Как только старшие офицеры, кстати, настроенные весьма скептически, заняли свое место в строю, я дал отмашку техникам, и полотняный экран ярко засветился в сгустившейся тьме. На экране перед изумленными кайдешами появилась семья свергнутого императора Николая. Правда, самого бывшего царя, без бороды, с небольшими усиками и в очках, было сразу трудно узнать. Но Александра Федоровна в скромном темном платье и прижавшийся к ней цесаревич, одетый в солдатскую гимнастерку, все узнали сразу. Рядом с бывшими самодержцами стояли четыре дочери бывшего российского императора, одетые в серые платьица и белые косынки сестер милосердия. Вот Александра Федоровна, отстранив от себя цесаревича, сделала шаг вперед и сказала:
– Верные мои, отважные солдаты прославленного Крымского конного полка…
При этих словах бывшей императрицы весь личный состав бригады как по команде снял головные уборы и опустился на одно колено.
– …я должна сказать вам, – продолжала Александра Федоровна, – что мы живы и здоровы, и слухи, распускаемые о насилиях и оскорблениях, которым якобы подвергли мою семью нынешние правители России, ложные. Мои славные воины, я хочу поблагодарить вас за преданную службу и обращаюсь к вам с просьбой. Для того чтобы избежать усугубления смуты и кровопролития в нашей стране, я прошу вас принять присягу на верность новой власти и служить новому законному правительству России так же преданно, как вы служили нам.
Оператор совершил наезд, и потрясенные солдаты Крымской бригады увидели, как по щеке бывшего императора скатилась слеза, а цесаревич снова подошел к матери и прижался к ней.
– Спасибо вам за все, дорогие мои, – сказала Александра Федоровна, – и простите нас за то, что мы не смогли спасти нашу любимую Россию от смуты. Надеюсь, что вы не посрамите имя верных и храбрых воинов и еще не раз порадуете меня известиями о ваших славных делах. И да пребудет с вами милость Всевышнего. Успехов и удачи вам, господа. Помните, что я душой всегда вместе с вами, и молюсь за вас, как за своих родных детей. До свидания.
Бывшая императрица подняла руку, словно благословляя зрителей.
Экран погас, и командир бригады полковник Бако зычным голосом скомандовал:
– Бригада встать, головные уборы надеть. К присяге подойти.
Одно дело было сделано, теперь перед нами лежали Симферополь и Севастополь.
17(4) декабря 1917 года.
Петроград, Таврический дворец.
Тамбовцев Александр Васильевич
Дел на меня навалилось столько, что практически не оставалось времени для сна. И все дела были одно другого важнее. Не знаешь, за какое дело и браться в первую очередь. Спасало лишь то, что удавалось находить толковых людей, которые, пусть и не без колебаний, но шли на службу новой, Советской России.

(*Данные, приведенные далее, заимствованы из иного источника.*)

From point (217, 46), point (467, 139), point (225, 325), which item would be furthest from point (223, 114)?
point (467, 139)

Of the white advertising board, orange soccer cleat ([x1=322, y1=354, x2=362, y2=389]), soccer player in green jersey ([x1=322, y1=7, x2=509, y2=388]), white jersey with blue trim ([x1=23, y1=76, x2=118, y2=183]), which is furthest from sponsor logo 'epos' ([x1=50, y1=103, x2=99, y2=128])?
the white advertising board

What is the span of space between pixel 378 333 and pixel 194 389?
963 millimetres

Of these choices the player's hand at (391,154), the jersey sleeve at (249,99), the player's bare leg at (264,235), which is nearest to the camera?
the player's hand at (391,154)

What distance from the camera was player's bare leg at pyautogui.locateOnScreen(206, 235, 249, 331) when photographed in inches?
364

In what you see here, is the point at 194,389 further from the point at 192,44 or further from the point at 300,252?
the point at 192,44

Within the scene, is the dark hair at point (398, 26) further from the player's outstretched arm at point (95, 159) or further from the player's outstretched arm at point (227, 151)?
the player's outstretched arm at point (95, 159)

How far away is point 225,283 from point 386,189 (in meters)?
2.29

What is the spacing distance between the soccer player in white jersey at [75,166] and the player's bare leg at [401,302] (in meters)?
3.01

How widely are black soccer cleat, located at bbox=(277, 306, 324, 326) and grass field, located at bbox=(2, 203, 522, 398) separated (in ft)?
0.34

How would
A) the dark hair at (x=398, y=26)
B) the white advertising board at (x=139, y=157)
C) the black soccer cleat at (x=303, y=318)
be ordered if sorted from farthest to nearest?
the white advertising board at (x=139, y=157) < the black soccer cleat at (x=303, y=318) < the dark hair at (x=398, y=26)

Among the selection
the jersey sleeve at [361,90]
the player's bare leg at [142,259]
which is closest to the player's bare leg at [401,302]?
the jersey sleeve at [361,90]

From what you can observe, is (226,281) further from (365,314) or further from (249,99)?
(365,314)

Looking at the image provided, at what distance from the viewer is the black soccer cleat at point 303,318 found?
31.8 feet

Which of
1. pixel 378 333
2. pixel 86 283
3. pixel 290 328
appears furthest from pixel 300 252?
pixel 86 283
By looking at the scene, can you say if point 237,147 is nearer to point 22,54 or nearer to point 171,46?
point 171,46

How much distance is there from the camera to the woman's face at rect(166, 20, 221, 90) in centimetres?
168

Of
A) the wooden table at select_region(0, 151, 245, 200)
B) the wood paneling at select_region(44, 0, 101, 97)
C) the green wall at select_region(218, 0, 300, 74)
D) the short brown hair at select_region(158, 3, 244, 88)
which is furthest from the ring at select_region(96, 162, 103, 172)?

Вот и сегодня я встречаюсь с одним их таких людей. Но о нем чуть позже, а пока о той проблеме, которую нам требовалось срочно решить. Начну по порядку.
Переговоры в Риге, как известно, закончились подписанием мирного договора между Советской Россией и Германской империей. После начались работы по демаркации новой границы. И, соответственно, назрел вопрос о создании службы, которая занялась бы охраной этой самой границы, то есть о погранохране.